Dernière question, si votre plainte n’aboutit pas en Guinée, qu’allez-vous faire ?

Nous devons d’abord épuiser toutes les voies de recours à l’interne. À l’interne, quand je dis à l’interne, auprès des juridictions guinéennes. Au moment venu, s’il n’y a pas de suite, nous tâcherons d’exploiter la voie internationale. Mais pour le moment, nous avons confiance et nous accordons du crédit à la justice guinéenne, à l’autorité politique guinéenne, qui va, je crois, mettre tout en œuvre pour que ces victimes, ces parents des victimes puissent savoir la cause qui leur reste de la mort, des blessés, de leurs proches.

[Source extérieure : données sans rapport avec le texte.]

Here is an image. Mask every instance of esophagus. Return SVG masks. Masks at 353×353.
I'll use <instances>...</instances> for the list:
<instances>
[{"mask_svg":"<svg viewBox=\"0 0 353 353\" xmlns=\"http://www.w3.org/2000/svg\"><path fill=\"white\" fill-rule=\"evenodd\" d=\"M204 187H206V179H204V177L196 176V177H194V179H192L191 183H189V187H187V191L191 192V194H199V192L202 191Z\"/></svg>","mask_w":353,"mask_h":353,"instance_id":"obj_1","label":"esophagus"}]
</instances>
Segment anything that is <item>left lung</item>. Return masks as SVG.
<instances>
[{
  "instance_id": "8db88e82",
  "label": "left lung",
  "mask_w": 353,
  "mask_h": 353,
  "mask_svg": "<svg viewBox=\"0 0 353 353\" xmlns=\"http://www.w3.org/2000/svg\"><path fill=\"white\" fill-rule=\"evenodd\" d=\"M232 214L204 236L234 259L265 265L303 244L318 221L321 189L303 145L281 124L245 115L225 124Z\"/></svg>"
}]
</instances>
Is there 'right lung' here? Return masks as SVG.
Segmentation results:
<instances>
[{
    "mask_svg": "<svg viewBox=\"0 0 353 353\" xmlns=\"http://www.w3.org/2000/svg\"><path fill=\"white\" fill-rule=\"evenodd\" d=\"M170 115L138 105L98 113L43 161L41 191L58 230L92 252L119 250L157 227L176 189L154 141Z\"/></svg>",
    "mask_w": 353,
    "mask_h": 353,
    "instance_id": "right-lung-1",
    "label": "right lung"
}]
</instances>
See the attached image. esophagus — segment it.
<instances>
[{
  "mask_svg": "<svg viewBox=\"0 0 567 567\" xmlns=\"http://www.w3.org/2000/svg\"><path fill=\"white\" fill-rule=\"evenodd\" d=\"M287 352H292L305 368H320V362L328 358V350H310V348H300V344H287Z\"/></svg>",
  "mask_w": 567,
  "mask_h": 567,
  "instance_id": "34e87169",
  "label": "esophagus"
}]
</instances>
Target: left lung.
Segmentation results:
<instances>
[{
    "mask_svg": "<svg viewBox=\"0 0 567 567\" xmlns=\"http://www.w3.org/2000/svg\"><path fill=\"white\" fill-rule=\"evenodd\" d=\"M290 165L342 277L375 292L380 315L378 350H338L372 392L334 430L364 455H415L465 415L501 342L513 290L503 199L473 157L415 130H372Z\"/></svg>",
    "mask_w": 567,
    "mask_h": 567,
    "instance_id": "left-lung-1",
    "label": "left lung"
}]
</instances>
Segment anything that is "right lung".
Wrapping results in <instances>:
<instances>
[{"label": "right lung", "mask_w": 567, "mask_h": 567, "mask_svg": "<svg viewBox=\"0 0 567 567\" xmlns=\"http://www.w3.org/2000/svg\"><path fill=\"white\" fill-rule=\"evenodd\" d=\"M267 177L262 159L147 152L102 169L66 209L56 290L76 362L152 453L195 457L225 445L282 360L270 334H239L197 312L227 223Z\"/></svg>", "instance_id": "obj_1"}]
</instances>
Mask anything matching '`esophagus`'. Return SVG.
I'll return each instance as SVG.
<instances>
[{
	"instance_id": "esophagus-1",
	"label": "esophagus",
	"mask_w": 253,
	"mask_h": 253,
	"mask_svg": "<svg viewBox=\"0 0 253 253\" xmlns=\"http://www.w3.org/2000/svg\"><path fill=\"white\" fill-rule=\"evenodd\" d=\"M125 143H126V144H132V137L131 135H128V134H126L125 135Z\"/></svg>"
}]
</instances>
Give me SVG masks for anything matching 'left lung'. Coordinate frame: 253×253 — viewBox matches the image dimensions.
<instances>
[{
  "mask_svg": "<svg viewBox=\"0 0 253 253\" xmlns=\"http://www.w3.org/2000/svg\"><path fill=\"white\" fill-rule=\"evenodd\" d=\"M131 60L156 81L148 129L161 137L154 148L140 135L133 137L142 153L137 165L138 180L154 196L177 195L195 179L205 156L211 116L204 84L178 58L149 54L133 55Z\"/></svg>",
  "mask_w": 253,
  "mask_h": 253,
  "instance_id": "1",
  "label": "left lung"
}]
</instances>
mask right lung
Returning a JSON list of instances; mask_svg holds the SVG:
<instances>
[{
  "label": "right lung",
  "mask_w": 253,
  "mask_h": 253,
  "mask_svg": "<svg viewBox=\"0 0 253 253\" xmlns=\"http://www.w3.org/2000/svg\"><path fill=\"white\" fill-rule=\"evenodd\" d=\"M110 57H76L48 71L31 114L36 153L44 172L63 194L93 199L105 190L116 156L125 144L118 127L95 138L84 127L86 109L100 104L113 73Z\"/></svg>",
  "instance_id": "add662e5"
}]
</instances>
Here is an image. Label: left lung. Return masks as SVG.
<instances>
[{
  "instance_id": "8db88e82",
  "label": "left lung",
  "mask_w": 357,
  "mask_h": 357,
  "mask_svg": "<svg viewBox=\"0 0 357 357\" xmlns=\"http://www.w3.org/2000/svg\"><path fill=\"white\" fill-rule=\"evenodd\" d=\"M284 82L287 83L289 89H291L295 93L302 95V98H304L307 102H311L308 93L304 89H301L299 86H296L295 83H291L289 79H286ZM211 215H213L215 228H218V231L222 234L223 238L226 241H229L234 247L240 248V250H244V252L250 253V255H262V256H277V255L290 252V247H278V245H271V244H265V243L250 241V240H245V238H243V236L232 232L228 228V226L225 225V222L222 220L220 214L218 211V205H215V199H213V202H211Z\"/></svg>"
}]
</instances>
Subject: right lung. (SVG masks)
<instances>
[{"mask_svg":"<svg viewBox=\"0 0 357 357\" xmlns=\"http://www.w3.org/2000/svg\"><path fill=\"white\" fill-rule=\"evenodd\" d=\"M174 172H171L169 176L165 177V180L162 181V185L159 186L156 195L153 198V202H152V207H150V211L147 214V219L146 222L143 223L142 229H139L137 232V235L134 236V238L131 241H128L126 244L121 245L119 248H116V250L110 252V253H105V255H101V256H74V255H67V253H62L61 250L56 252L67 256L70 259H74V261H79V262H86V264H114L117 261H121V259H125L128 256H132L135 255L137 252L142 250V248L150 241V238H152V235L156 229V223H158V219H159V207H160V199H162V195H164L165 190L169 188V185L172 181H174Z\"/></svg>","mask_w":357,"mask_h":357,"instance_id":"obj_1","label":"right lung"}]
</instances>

Et après, on saura ce qu’il faut faire. Mais pour le moment, on les accorde quand même du crédit. Et nous sommes convaincus qu’une poursuite sera engagée contre ceux-là, de près ou de loin, qui sont mêlés à cette tragédie.

Vous dites explorer les voies d’une justice internationale. Vous faites référence à la cour pénale internationale ?

Je ne l’ai pas dit. La cour pénale internationale n’est pas la seule justice à l’international. Il y en a d’autres qui sont même africaines. Il y en a d’autres qui sont sous-régionales. Donc, nous avons toutes ces possibilités. Mais pour le moment, nous nous en tenons à l’action que nous avons entamée à l’interne.

Merci à vous, M. Maitre Lazare.

Merci bien, M. Bangoura.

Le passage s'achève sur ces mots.